Friday, May 27, 2011

Value Studied



The top painting was the last painting in the Jennifer Balkan class, and I used all my new skills and mojo in it. It was a 45 minute pose using 4 values (I don't think I even used the lightest for a highlight) and also adding local color (red on hands, cheeks, etc) during the last few minutes. Although this is no Olympia, I felt good about it as I did it, because I am understanding the major concept here which is: identify and consolidate like values into one significant value and lay it in in a mass, connecting adjacent masses where possible. You do it for three value categories, then there is the highlight. The result is that the painting reads clearly. I think if you want to have powerful painting, this must be mastered. It is only one of the things that must be mastered, but if you don't get this one, I think it's all over. This is going to take some practice though.
Today I found a mourning dove in the street and brought it in to paint. They are so beautiful and soft with all the grays and roses and yellows. I wish I could have another go at her but I didn't think to refrigerate and now it's too late. I didn't get the correct values for the top of the breast, it isn't light enough and the form doesn't turn. So many colors - it needed simplification and I got caught up in the variety of them. This is an example of not identifying the values correctly because of color temptation!

GIVEN DATA »

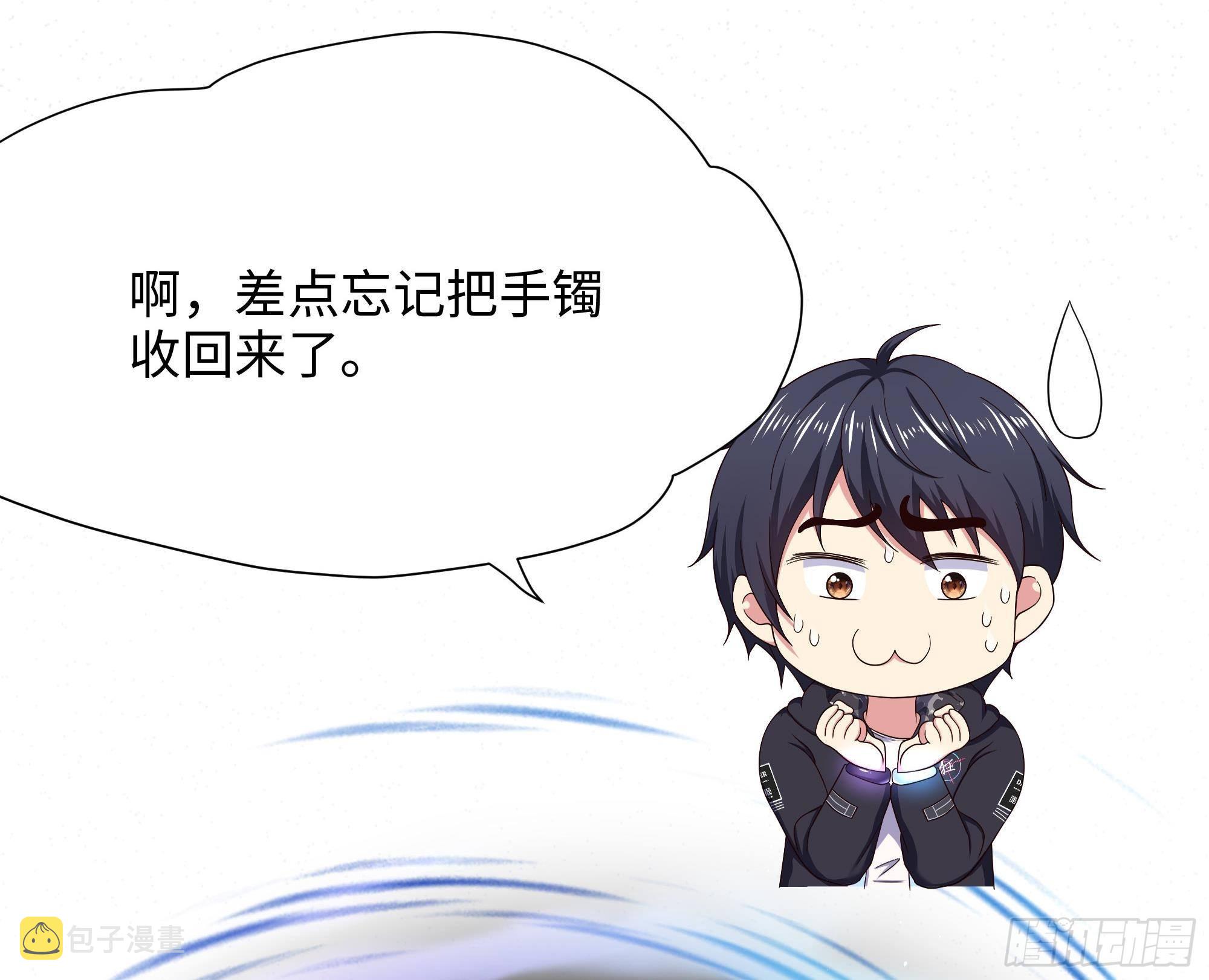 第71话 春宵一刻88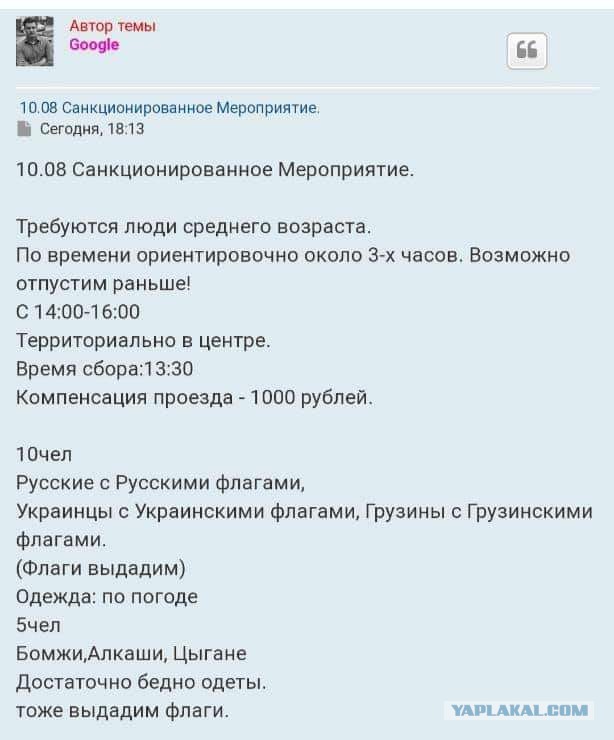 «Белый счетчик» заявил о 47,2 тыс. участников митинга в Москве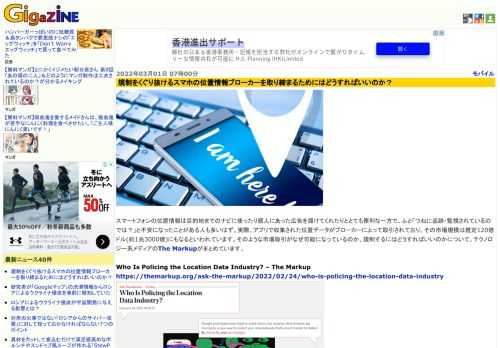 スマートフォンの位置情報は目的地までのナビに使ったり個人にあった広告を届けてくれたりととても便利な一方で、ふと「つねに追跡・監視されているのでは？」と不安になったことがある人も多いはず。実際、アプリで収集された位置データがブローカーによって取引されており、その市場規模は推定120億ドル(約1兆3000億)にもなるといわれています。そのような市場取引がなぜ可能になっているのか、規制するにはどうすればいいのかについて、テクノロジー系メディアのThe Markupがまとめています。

INSTRUCTIONS »
1) Retype everything in the blog post on studying value from "Today I found" down to "of color temptation!".
2) According to the blog post on studying value, how long was the pose for the last painting in the Jennifer Balkan class?

ANSWERS FOR EACH ITEM »
1)
Today I found a mourning dove in the street and brought it in to paint. They are so beautiful and soft with all the grays and roses and yellows. I wish I could have another go at her but I didn't think to refrigerate and now it's too late. I didn't get the correct values for the top of the breast, it isn't light enough and the form doesn't turn. So many colors - it needed simplification and I got caught up in the variety of them. This is an example of not identifying the values correctly because of color temptation!

2) It was a 45-minute pose.